Si tratta di un prodotto piuttosto modesto sotto praticamente tutti i punti di vista. Rimarrà sempre nel mio cuore per ovvi motivi; lo vidi per la prima volta quand'ero bambino. Rimarrà per sempre lì in equilibrio fra l'aura del mito di un'ingenua visione di fanciullo e la realtà che la recente visione mi ha mostrato. Voto 5/6.

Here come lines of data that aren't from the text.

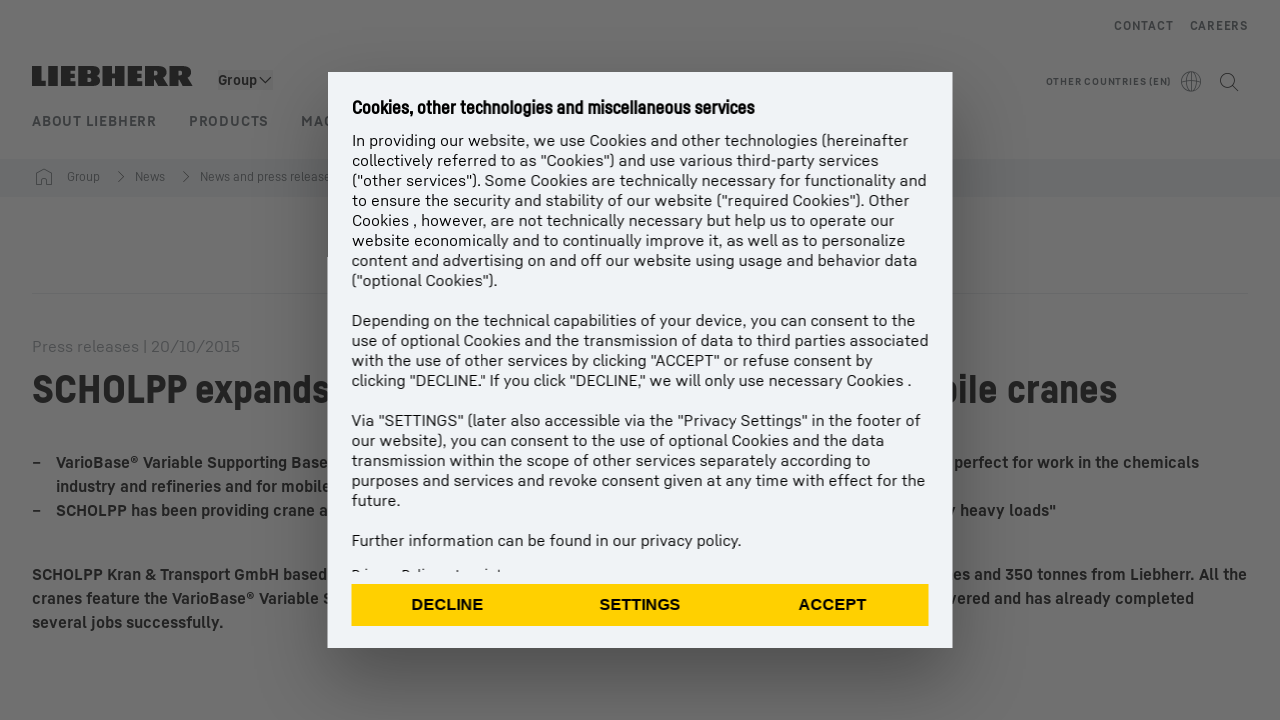

--- FILE ---
content_type: text/javascript; charset=utf-8
request_url: https://www.liebherr.com/_public/patternlib/scripts/dist/esm/patternlib-meta-navigation-item.entry.js
body_size: -1639
content:
import { r as registerInstance, h, a as Host } from './index-ae2f7aa1.js';

const patternlibMetaNavigationItemCss = "*,:after,:before{border-color:var(--color-neutral-steel-200);border-style:solid;border-width:0;box-sizing:border-box}a{color:inherit;text-decoration:inherit}audio,canvas,embed,iframe,img,object,svg,video{display:block;vertical-align:middle}button,input,optgroup,select,textarea{font-feature-settings:inherit;color:inherit;font-family:inherit;font-size:100%;font-variation-settings:inherit;font-weight:inherit;letter-spacing:inherit;line-height:inherit;margin:0;padding:0}blockquote,dd,dl,fieldset,figure,h1,h2,h3,h4,h5,h6,hr,p,pre{margin:0}fieldset,legend{padding:0}h1,h2,h3,h4,h5,h6{font-synthesis-weight:none}.block{display:block}.uppercase{text-transform:uppercase}.outline{outline-style:solid}:host{display:block}.meta-navigation-item-wrapper{box-sizing:border-box}.meta-navigation-item{color:var(--color-black);font-size:var(--copytext-font-size-smaller);letter-spacing:var(--letter-spacing-basic);line-height:var(--copytext-line-height-small);pointer-events:auto}.meta-navigation-item:has(:focus-within){outline:2px solid #000;outline-offset:-2px}.meta-navigation-item:hover{color:var(--color-steel-600);cursor:pointer}.meta-navigation-item.active{color:var(--color-black)}::slotted(*){color:currentColor;display:block;outline:2px solid transparent;outline-offset:2px;padding:12px 14px 12px 20px;text-decoration-line:none}::slotted(a:active){color:var(--color-black)}@media (min-width:992px){.meta-navigation-item{color:var(--color-steel-800);font-family:var(--copytext-font-family-bold);font-size:var(--copytext-font-size-extra-small);margin-left:16px;padding:var(--spacing-0);text-transform:uppercase}::slotted(*){padding:var(--spacing-0)}}@media screen and (min-width:992px){.meta-navigation-item:has(:focus-within){outline-offset:3px}}.static{position:static}";
const PatternlibMetaNavigationItemStyle0 = patternlibMetaNavigationItemCss;

const PatternlibMetaNavigationItem = class {
    constructor(hostRef) {
        registerInstance(this, hostRef);
        this.active = false;
    }
    render() {
        const metaNavigationItemWrapperClasses = {
            'meta-navigation-item-wrapper': true,
        };
        const metaNavigationItemClasses = {
            'meta-navigation-item': true,
            'active': this.active,
        };
        return (h(Host, { key: '6a8f82dbfc09858beac8e482f80d2f3c81a6f755' }, h("div", { key: '8097583e28adc0f78889598bc36bdcff4e6f862b', class: metaNavigationItemWrapperClasses }, h("div", { key: 'c40238ac6b3092d6f540fe485a97f2e182bfa1ed', class: metaNavigationItemClasses }, h("slot", { key: 'bfe8e827af161156c98bfb416808cbcfa2fe6626' })))));
    }
};
PatternlibMetaNavigationItem.style = PatternlibMetaNavigationItemStyle0;

export { PatternlibMetaNavigationItem as patternlib_meta_navigation_item };

//# sourceMappingURL=patternlib-meta-navigation-item.entry.js.map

Vado a raccontare qualcosa sulla coeva serie di 13 puntate. Mi pare sul sito non ci sia.

 

Orzowei, il trovato, è una di quei primi racconti televisivi che, assiema a Marco Polo fanno parte della mia 'bambinezza'. Ne avevo un ricordo totalmente offuscato. Mi ricordavo molto bene solo l'aspetto del protagonista e la Grande Prova, dove, all'epoca, speravo quel bianco sul corpo sparisse presto affinché si salvasse.

 

Non ho mai letto il romanzo di Manzi, ma avendo letto altro dello stesso autore, non dubito si tratti di una storia interessante la cui trasposizione televisiva forse non sia stata così rispettosa della storia originale.

 

Ovviamente tutto ciò che si vede da bambini assume come una forma semidivina e la storia di Orzowei non è da meno; solo più vaga in quanto ero davvero piccolo quando è uscita.

Di questa serie mi è rimasto soprattutto il mistero e il ricordo di un indigeno bianco che faceva della corsa la sua arma migliore.

 

Ho rivisto tutta la serie in questi giorni, la si trova tranquillamente in rete. La sigla è chiaramente uno dei momenti più intensi che riporta ricordi che vanno oltre la storia. Era diventata una canzone che si cantava anche a casa, con la chitarra. Piaceva molto, ma ogni tanto si tendeva anche a prenderla un po' in giro calcando la mano su quell' 'orzouei uei uei uei....'. Ma era un divertimento da bambini di cui probabilmente ho ancora la registrazione originale su musicassetta.

 

Passando alla storia, l'inizio non è particolarmente originale. Quanti sono i bambini trovati nelle storie, magari su di un fiume, in una cesta,... Qui la differenza è che si tratta di un bambino bianco, probabilmente orfano, che viene adottato da una tribù dell'africa, in particolare da un uomo particolarmente pio e buono che gli farà da padre, come anche altri personaggi che incontrerà su uso tortuoso cammino: Pao di una tribù rivale e Paul un colono boero.

 

La storia è abbastanza interessante accompagnata da alcuni momenti naturalistici della tipica fauna locale, le cui riprese sono tuttavia chiaramente avulse, ogni colta, dal contesto.

Tuttavia, non è particolarmente incisiva. La maggior parte dei combattimenti viene solo raccontata e il fatto di fluttuare da un mondo all'altro non sempre rende la storia apprezzabile. Il tutto è trainato più da singoli episodi che da una storia vera e propria. Salti e discontinuità sono costanti.

 

Anche le battaglie finali sono piuttosto incongrue e non particolarmente ben fatte.

 

Se poi parliamo del finale, dopo tanti moralismi, dopo essersi eletti a forza moralizzatrice dell'africa, aver testimoniato la voglia di pace fra i popoli, gli Swazi comandati dal malvagio Mesei, vengono sterminati senza pietà, ed il villaggio incendiato, donne e bambini inclusi, apparentemente. Lascia un po' l'amaro in bocca. Non ricordavo nulla di tutto ciò.

 

Nulla viene detto del destino dei boeri come delle altre tribù coinvolte e soprattutto del nostro eroe. In quale mondo avrà scelto di vivere e morire per poi andare a caccia dei boschi celesti?

 

Se si deve dare un giudizio complessivo. Si tratta di un prodotto piuttosto modesto sotto praticamente tutti i punti di vista. Rimarrà sempre nel mio cuore per ovvi motivi, ma non posso per questo darne una valutazione che sarebbe totalmente soggettiva.